Lloyd’s, Urban Foresight and Newcastle University
Sinopse: More than half the world’s population now lives in urban areas, up from a third in 1950. This is projected to reach two-thirds by 2050. These urban environments range from connected and sophisticated metropolises to unplanned and informal settlements. Megacities of 10m+ people will increase from 31 to 41 by 2030. These will be the economic powerhouses driving future global GDP (UN, 2018).
However, urbanisation is occurring on an uneven basis.
Driven by concentrations of productive human populations and associated economic yields, large cities now account for around 75% of global GDP, forecast to rise to over 85% by 2030 (McKinsey Global Institute, 2016). As cities continue to grow and develop, the amount of assets at risk is increasing. Yet, many cities could do more to strengthen their resilience reduce their risks, and protect their economies and populations. (UN-Habitat, 2016).
COVID-19 has sharpened the world’s attention on the capacity of cities to withstand the impacts of systemic risks such as pandemics, highlighting features that contribute to greater resilience as well as greater vulnerability. COVID-19 has also brought into focus the impacts systemic risks can have on our urban areas, with severe economic and social consequences extending across the world.
This report, published in association with Urban Foresight and Newcastle University, and commissioned before COVID-19 swept around the world, analyses the risks cities are facing and will face in the future. It also looks at how these threats will affect urban areas.

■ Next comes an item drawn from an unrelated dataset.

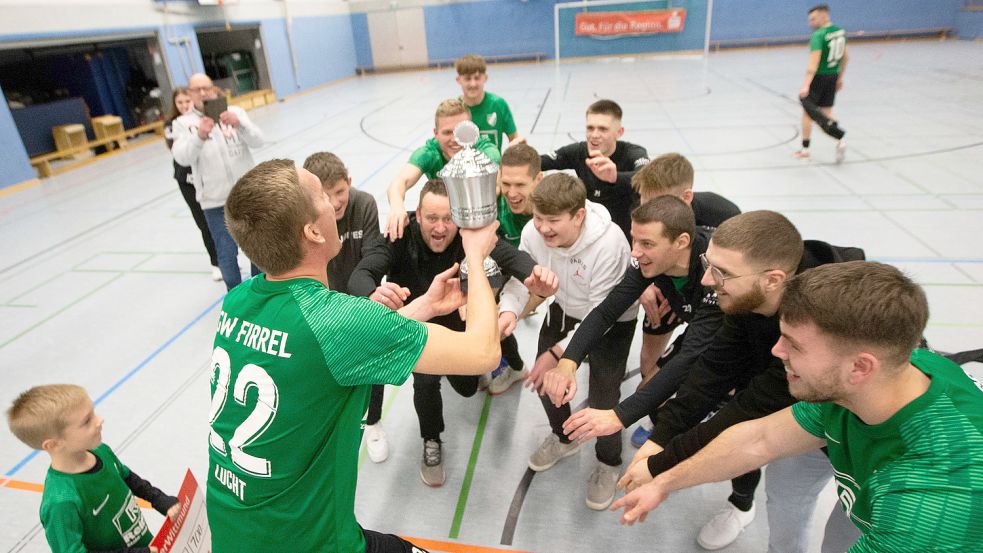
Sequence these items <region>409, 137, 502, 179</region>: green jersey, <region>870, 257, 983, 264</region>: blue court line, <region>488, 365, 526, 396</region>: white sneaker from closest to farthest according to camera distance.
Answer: <region>488, 365, 526, 396</region>: white sneaker, <region>409, 137, 502, 179</region>: green jersey, <region>870, 257, 983, 264</region>: blue court line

This study helps city administrators and risk managers, as well as Lloyd’s market insurers and brokers, understand the risks that will influence the design and function of cities in the coming decades. It provides insight into how these threats could be reduced and how local authorities and insurers could be working together to do so.
It helps insurers understand better the factors that can heighten or reduce a city’s vulnerability, and work with officials to provide additional risk transfer support.
The report also emphasises the role insurance can play in helping municipalities transfer risk. It looks at how insurers are planning for every class of business in the cities of the future, and what that means for new product and service development.